Those following U.S. climate policy will have run into talk of the “discount rate” this week. A discount rate, for those not in the know, is the flip side of an interest rate. Where an interest rate allows us to calculate how much something we have today (like money in the bank) will be worth in the future, a discount rate tells us how much something we will have in the future is worth to us today.  The idea is that we prefer pleasure now to pleasure later (and pain later to pain now). Imagine, for example, that someone owed you $100 in a year. What’s the least you would accept now rather than wait a year for the $100? Supposing it is $90, then we say that your discount rate is 10 percent.

Many environmental economists, including me, are troubled by the use of almost any discount rate greater than zero to calculate the current worth of values (future benefits and harms) that will occur more than a generation from now – an issue of especially importance in climate economics. Here’s what all the kerfuffle is about: When used in long-term analyses of environmental impacts – climate change, the storage of nuclear waste, etc. – the discount rate quantifies our ethical judgment regarding the importance of the welfare of future generations (compared with our own). When we say that the discount rate is zero, we mean that we consider the health and well-being of future generations to be just as important as our own health and well-being. The larger the discount rate, the more we value our own lives and livelihoods over those of our grandchildren.

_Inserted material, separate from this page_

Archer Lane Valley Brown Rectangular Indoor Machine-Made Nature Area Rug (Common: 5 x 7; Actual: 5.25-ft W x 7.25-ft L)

The current conventional wisdom calls for discount rate that is something like the short-term  “risk-free” interest rate (3 to 5 percent) for calculating the worth today of values that will exist at sometime within the next 20 or 30 years, and slightly lower discount rates for values that will exist in the more distant future. The idea is that the interest rate on the safest investments is what people require to compensate them for waiting (getting their payment later, rather than now).

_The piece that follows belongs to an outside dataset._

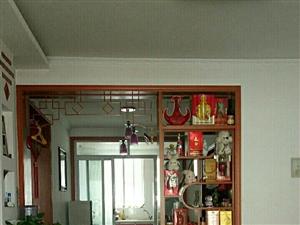 【出售】公刘街天源翠庭小区2室2厅1卫19万元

But people routinely put savings away at very low interest rates. To my mind, this strongly suggests that, even within a single generation, the discount rate can be very low. We save money because it will have a value to us in the future. That we’re willing to put it in savings accounts that often have a less than 1 percent annual interest rate after adjusting for inflation means that it’s worth it to us to put $100 away today to secure about $100 in the future. It would surprise us to hear that our neighbors – unable to find an investment with a 10 or 20 percent rate of return – chose to spend all their money today. We put money away because the future (our own, and that of our families) is important to us. That we can earn some interest on that money is just a side benefit.

Reasonable people can and do disagree about the most appropriate discount rate to apply to long-term problems, although the use of discount rates above 5 percent has become much more unusual in recent years, and a discount rate over 3 percent on values that will occur in 2050 or later certainly would raise the eyebrows of many (most?) climate economists.

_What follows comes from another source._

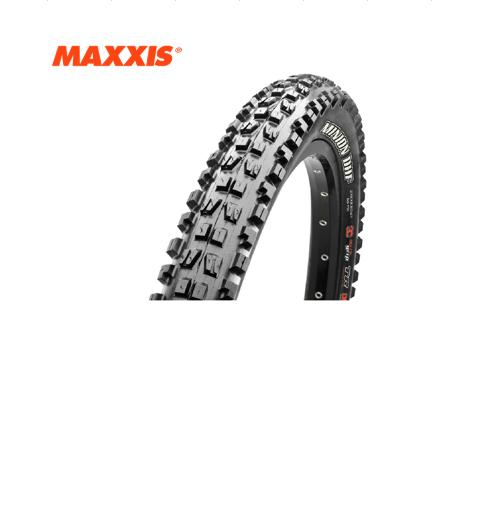 MAXXIS |  MINION DHF TR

That’s why reports last week – now said to be erroneous – that the Office of Management and Budget (OMB) was recommending discount rates of 25 or even 50 percent for use in environmental analyses got a lot of people in a lather (these outrageous rate recommendations are now said to have originated with a staffer in another agency and were posted online, but not advocated, by OMB).

Similarly, the Obama administration’s recommendation of a social cost of carbon based on a 3 to 5 percent discount rate, for an analysis that stretches hundreds of years into the future, puts a surprisingly low value on the next generations’ welfare. Here’s an example: An event with the magnitude of material damages of Katrina (which some estimates put at $300 billion) occurring 500 years from now would be worth just $110,000 today at a 3 percent discount rate, or $8 at a 5 percent discount rate. Personally, I think the future is worth more than that.